RECORD EXCERPTS =
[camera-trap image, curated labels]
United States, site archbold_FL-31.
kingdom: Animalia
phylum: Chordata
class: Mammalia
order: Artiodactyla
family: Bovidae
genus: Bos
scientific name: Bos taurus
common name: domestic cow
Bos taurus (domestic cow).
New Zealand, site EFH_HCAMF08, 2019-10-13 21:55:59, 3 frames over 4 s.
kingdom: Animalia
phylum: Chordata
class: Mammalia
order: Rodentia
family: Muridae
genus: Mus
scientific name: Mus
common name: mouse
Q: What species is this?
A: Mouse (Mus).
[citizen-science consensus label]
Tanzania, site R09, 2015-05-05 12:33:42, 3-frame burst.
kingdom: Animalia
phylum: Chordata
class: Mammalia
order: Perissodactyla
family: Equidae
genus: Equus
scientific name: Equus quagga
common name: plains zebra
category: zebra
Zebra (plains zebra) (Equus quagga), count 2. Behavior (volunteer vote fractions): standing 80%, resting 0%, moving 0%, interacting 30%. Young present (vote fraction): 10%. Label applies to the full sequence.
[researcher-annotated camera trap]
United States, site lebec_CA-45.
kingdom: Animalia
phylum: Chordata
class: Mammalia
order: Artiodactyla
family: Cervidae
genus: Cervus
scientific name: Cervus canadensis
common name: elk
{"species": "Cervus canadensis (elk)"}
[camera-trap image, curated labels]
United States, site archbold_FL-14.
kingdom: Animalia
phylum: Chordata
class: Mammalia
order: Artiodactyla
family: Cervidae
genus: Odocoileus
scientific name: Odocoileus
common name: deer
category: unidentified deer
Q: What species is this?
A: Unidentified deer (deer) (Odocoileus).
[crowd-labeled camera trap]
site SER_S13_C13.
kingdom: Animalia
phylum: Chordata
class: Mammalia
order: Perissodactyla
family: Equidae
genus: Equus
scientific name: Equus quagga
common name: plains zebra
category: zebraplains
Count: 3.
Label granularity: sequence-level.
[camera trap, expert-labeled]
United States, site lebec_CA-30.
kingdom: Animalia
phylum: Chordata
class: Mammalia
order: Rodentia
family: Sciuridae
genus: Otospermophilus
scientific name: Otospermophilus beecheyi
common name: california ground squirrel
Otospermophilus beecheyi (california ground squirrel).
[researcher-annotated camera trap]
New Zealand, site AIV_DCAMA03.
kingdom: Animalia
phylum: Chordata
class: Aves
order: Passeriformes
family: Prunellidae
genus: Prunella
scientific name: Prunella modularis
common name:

PROBLEM DETAILS = Give every entry once more, exactly as it reads.

WRITTEN SOLUTION =
[camera-trap image, curated labels]
United States, site archbold_FL-31.
kingdom: Animalia
phylum: Chordata
class: Mammalia
order: Artiodactyla
family: Bovidae
genus: Bos
scientific name: Bos taurus
common name: domestic cow
Bos taurus (domestic cow).
New Zealand, site EFH_HCAMF08, 2019-10-13 21:55:59, 3 frames over 4 s.
kingdom: Animalia
phylum: Chordata
class: Mammalia
order: Rodentia
family: Muridae
genus: Mus
scientific name: Mus
common name: mouse
Q: What species is this?
A: Mouse (Mus).
[citizen-science consensus label]
Tanzania, site R09, 2015-05-05 12:33:42, 3-frame burst.
kingdom: Animalia
phylum: Chordata
class: Mammalia
order: Perissodactyla
family: Equidae
genus: Equus
scientific name: Equus quagga
common name: plains zebra
category: zebra
Zebra (plains zebra) (Equus quagga), count 2. Behavior (volunteer vote fractions): standing 80%, resting 0%, moving 0%, interacting 30%. Young present (vote fraction): 10%. Label applies to the full sequence.
[researcher-annotated camera trap]
United States, site lebec_CA-45.
kingdom: Animalia
phylum: Chordata
class: Mammalia
order: Artiodactyla
family: Cervidae
genus: Cervus
scientific name: Cervus canadensis
common name: elk
{"species": "Cervus canadensis (elk)"}
[camera-trap image, curated labels]
United States, site archbold_FL-14.
kingdom: Animalia
phylum: Chordata
class: Mammalia
order: Artiodactyla
family: Cervidae
genus: Odocoileus
scientific name: Odocoileus
common name: deer
category: unidentified deer
Q: What species is this?
A: Unidentified deer (deer) (Odocoileus).
[crowd-labeled camera trap]
site SER_S13_C13.
kingdom: Animalia
phylum: Chordata
class: Mammalia
order: Perissodactyla
family: Equidae
genus: Equus
scientific name: Equus quagga
common name: plains zebra
category: zebraplains
Count: 3.
Label granularity: sequence-level.
[camera trap, expert-labeled]
United States, site lebec_CA-30.
kingdom: Animalia
phylum: Chordata
class: Mammalia
order: Rodentia
family: Sciuridae
genus: Otospermophilus
scientific name: Otospermophilus beecheyi
common name: california ground squirrel
Otospermophilus beecheyi (california ground squirrel).
[researcher-annotated camera trap]
New Zealand, site AIV_DCAMA03.
kingdom: Animalia
phylum: Chordata
class: Aves
order: Passeriformes
family: Prunellidae
genus: Prunella
scientific name: Prunella modularis
common name:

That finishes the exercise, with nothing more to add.